▶ [Задание 1]:
Ответьте на вопросы по фрагменту о «Былом и думах»:
(a) Кому адресовано письмо Герцена, цитируемое во фрагменте?
(b) Какой датой помечено это письмо?
(c) Чему, согласно фрагменту, соответствует многогранность и блеск художественной формы произведения?
▶ [Задание 2]:
Определите, согласуются ли с фрагментом о «Былом и думах» следующие утверждения. К каждому ответу «да» или «нет» приведите решающие слова фрагмента в точной цитате.
(a) Цитируемое письмо Герцена написано в 1857 году.
(b) Шутливый оттенок строк письма ослабляет значительность выраженной в них мысли.
(c) Литературная форма произведения выросла из предшествующего развития творчества Герцена.
▶ [Задание 3]: Напишите продолжение фрагмента о «Былом и думах» Герцена, начиная сразу после его последнего предложения.

▶ [Фрагмент источника]:
▬▬▬▬▬▬
О том, какое значение «Былому и думам» придавал сам Герцен, свидетельствуют следующие строки из письма к М. К. Рейхель от 24 января 1857 г.: «Очень уже хвалите. Да я, ведь, эдак и еще томов пять напишу, а потом „записки о записках”, да уж мне кажется, что я жил-то для „записок”… И то, если б я не жил, ну, и „записок” бы не было». Шутливый оттенок, присущий этим строкам, лишь подчеркивает внутреннюю значительность выраженной ими мысли. Действительно, «Былое и думы» заняли важное место не только в творчестве Герцена, но и во всей его жизни и деятельности.
Глубине и богатству содержания «Былого и дум» соответствует многогранность и блеск художественной формы этого произведения. Эта литературная форма выросла из всего предшествующего развития творчества Герцена, во многом подвела итог его художественным исканиям.
▬▬▬▬▬▬
▶ [Строки данных]:
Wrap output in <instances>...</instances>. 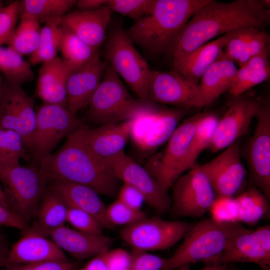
▬▬▬▬▬▬
▶ [Ответ 1]:
(a) М. К. Рейхель.
(b) 24 января 1857 г.
(c) Глубине и богатству содержания «Былого и дум».

▶ [Ответ 2]:
(a) Да: «из письма к М. К. Рейхель от 24 января 1857 г.».
(b) Нет: «Шутливый оттенок, присущий этим строкам, лишь подчеркивает внутреннюю значительность выраженной ими мысли».
(c) Да: «Эта литературная форма выросла из всего предшествующего развития творчества Герцена».

▶ [Ответ 3]:
В «Былом и думах» нашло наиболее яркое выражение стилистическое своеобразие Герцена как писателя, которое он сам определял следующим образом: «<…> ближайшее писание к разговору: тут и факты, и слезы, и хохот, и теория <…>» (письмо к И. С. Тургеневу от 25 декабря 1856 г.).
Художественно многостороннее и многокрасочное воспроизведение «фактов» было подготовлено зарисовками «Писем из Франции и Италии», образами беллетристических произведений и записями дневника; герценовский лиризм, «слезы» и «хохот» генетически связаны с лирико-философской прозой «С того берега», письмами и дневниками; теоретические отступления – с философскими работами 40-х годов и такими статьями, как «Капризы и раздумье». Сатирические элементы автобиографии, в частности характерные для нее эпиграммы в прозе, развивали сатирическую линию беллетристики Герцена и его фельетонов.
Все это было объединено авторским «я», которое еще раньше разными сторонами своими ярко выступало и в «Записках одного молодого человека», и в авторских отступлениях романа «Кто виноват?», и в монологах и диалогах «С того берега», и в письмах, фельетонах и очерках, но в «Былом и думах» впервые превратилось в живой образ положительного героя.
Сложная связь «Былого и дум» со всей жизнью, деятельностью и творчеством Герцена на протяжении последних двух десятилетий его жизни объясняет глубокие отличия отдельных частей и глав этого произведения, неизменно однако сохранявшего свою цельность и единство.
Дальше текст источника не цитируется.